Four Lessons To Learn Before Throwing Another Fastball

The Relative Importance of Fastball Velocity, Movement and Location

A recent post was made in the Fangraphs Community Research section that caught my eye. Thomas Karakolis wants to know what the most important quality of a fastball is: velocity, movement, or location? Thanks to Major League Baseball’s pitchFX data, there is quantitative data available to answer such a question about Major League pitchers.

While I would encourage readers who are familiar with advanced sabermetrics to check out the original post, I wanted to break down the findings into a more reader-friendly version and pull some lessons that can be applied to amateur pitchers who do not throw 98 mph.

But first, a quick note. These findings are based on the comparison between how likely a pitch is going to be swung on and missed (proxy for a good pitch) versus hit for a home run (proxy for hard hit ball). Only swings and misses and home runs are factored into this. You can look at the original post for more on his methodology.

1. Fastball velocity matters. But only if you’ve got elite heat.

This was what I consider to be the most surprising finding of this study. Fastballs that have below average, average, or above average velocity showed almost no difference in effectiveness. It’s only when you get to the extreme upper ranges of velocity (96 mph+ for the majors) that you find velocity having a big impact (2-4 times more effective). The takeaway? Having a below average fastball isn’t a big deal. But having an elite heater definitely helps.

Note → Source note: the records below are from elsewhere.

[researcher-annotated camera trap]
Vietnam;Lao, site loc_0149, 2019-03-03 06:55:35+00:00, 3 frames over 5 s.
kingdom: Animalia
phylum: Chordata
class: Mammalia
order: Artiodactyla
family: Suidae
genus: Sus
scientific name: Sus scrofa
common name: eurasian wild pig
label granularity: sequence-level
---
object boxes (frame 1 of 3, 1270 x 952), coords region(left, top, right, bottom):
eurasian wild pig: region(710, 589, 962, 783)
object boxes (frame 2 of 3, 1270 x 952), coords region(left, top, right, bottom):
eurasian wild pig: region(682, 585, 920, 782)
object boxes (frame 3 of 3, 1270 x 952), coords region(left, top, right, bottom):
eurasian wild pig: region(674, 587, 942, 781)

2. Throwing outside is better than throwing inside.

This aligns with the common understanding of pitching. It’s harder to make great contact on the outside of the plate than it is to turn on an inside pitch. Inside pitches that paint the corner are about as likely to get hit for a home run as a pitch right down the middle! Outside pitches that paint the corner are 4 times more effective than the average fastball. And even pitches that are 3 inches from the paint are twice as effective.

3. Keep the ball down in the strike zone.

Another conclusion that matches the conventional wisdom, keeping the ball down in the zone is important. Pitches that touch the bottom of the zone are 3 times more effective than the average fastball. Pitches high in the zone are the same as the average fastball. But if you’re throwing high, consider throwing out of the zone: these pitches are twice as likely to end up as a swinging strike than the average fastball.

4. Movement is not that important for inducing swinging strikes

Another surprising result. Neither vertical nor horizontal movement had a particularly large effect on the ratio between swinging strikes and home runs. Now, this should be taken with a grain of salt: fastballs with downward vertical movement are much more likely to end up as ground balls, which is important. But even so, they don’t limit home runs any more than the average fastball.

The big takeaway from this lesson? Work on location. Velocity is only important if you’re way above average and is difficult to improve dramatically. Movement helps, but not as much as one might think. But consistently keeping the ball down and away? That’s a recipe for success that one can work towards.


(Jamie Moyer knows a thing or two about locating a below average fastball.)